I realized something while doing the assessment:
Some people think out loud.
Some people think before they speak.
Modern hiring processes increasingly reward the first category.
Fast answers look confident. Immediate responses feel intelligent. Smooth delivery sounds competent. And sometimes it is. But not always.
A lot of thoughtful people are slow thinkers, not because they lack intelligence, but because their process is different.
They absorb first.
They connect ideas.
They simulate outcomes.
They structure thoughts internally before speaking externally.
That process takes time.
Design work itself is often like this. The best product decisions rarely come from immediate reactions. They come from sitting with constraints long enough to understand what actually matters.
The irony is that many creative and technical fields now evaluate people using formats optimized for performance instead of depth.
Quick responses.
Rapid-fire prompts.
Instant opinions.
Camera-ready confidence.
The people who naturally improvise thrive in these systems.
The people who build carefully often struggle.
I’ve noticed this especially in design.
Some designers are excellent presenters.
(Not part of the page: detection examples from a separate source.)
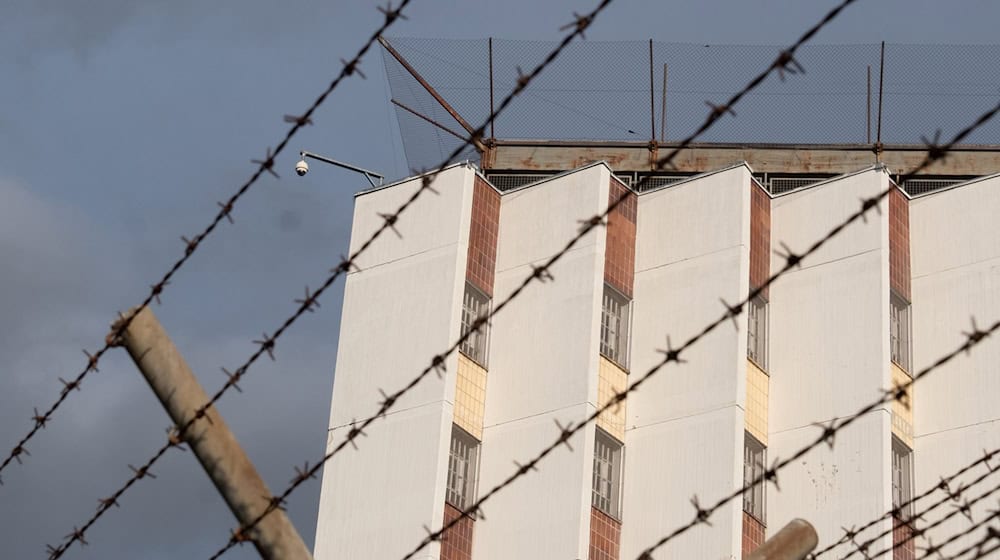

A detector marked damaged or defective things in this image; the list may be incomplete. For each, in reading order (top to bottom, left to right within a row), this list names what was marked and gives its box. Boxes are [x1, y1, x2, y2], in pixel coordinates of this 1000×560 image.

rusty fence post [112, 306, 312, 560]
rusty fence post [748, 520, 816, 556]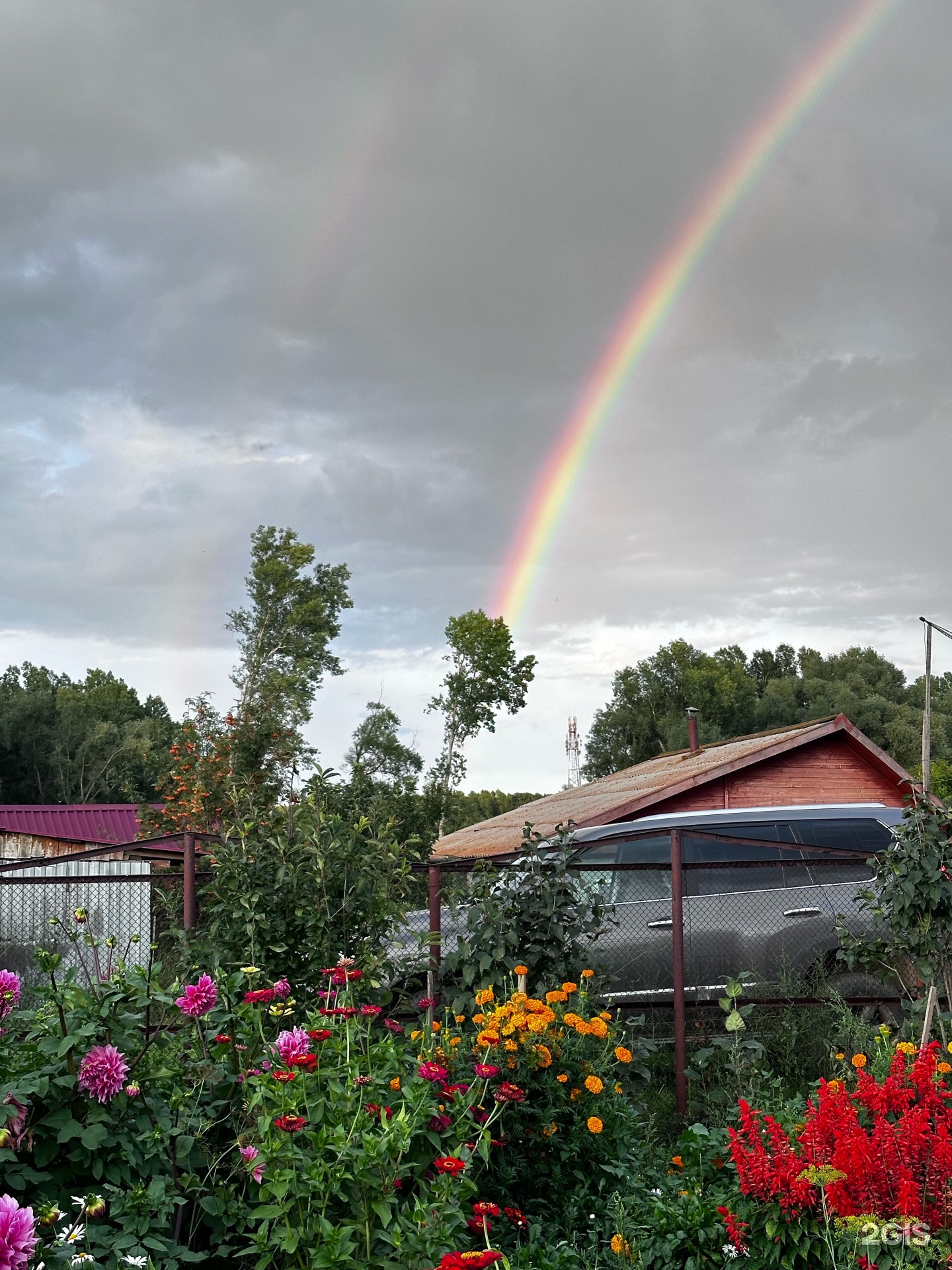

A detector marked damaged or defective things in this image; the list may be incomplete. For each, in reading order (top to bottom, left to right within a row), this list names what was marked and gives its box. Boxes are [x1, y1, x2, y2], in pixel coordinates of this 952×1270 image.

rusty metal roof [0, 808, 143, 848]
rusty fence pole [184, 827, 196, 929]
rusty fence pole [428, 858, 444, 1016]
rusty metal roof [431, 716, 919, 863]
rusty fence pole [670, 823, 685, 1112]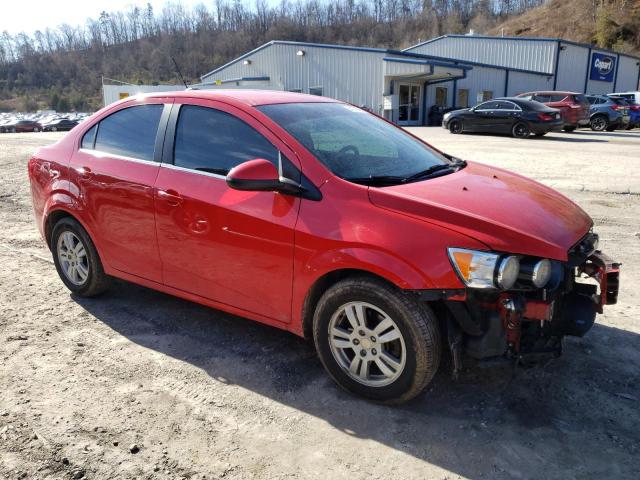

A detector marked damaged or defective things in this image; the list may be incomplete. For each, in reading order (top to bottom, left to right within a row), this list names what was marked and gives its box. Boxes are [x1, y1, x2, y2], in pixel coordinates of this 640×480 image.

exposed headlight assembly [448, 249, 524, 290]
damaged front end of car [432, 234, 616, 374]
They can narrate a process beautifully, defend every decision instantly, and speak with remarkable confidence.
Others quietly build incredible things.
Manufacturable things.
Thoughtful things.
Useful things.
But ask them to improvise an answer under pressure and they suddenly appear uncertain.
The industry often mistakes verbal speed for clarity of thought.
But they are not the same thing.
Some of the smartest people I know pause before answering. Not because they are confused, but because they are editing reality in real time.
They are considering edge cases.
Tradeoffs.
Failure modes.
Second-order effects.
That hesitation is sometimes a sign of depth, not weakness.
Of course, communication matters. Being able to articulate ideas is important. But I think we are slowly designing systems that overvalue performance and undervalue reflection.
The internet rewards speed.
Social media rewards immediacy.
Interviews reward fluency.
Meanwhile, a lot of meaningful work still comes from people who disappear into a room for six hours and return with something carefully considered.
I’m trying not to confuse being bad at a format with being bad at the work itself.
Those are different things.
And maybe this is something more people need to hear:
You are not automatically less capable because you need time to think.
Sometimes the people who answer slowly are the ones actually thinking.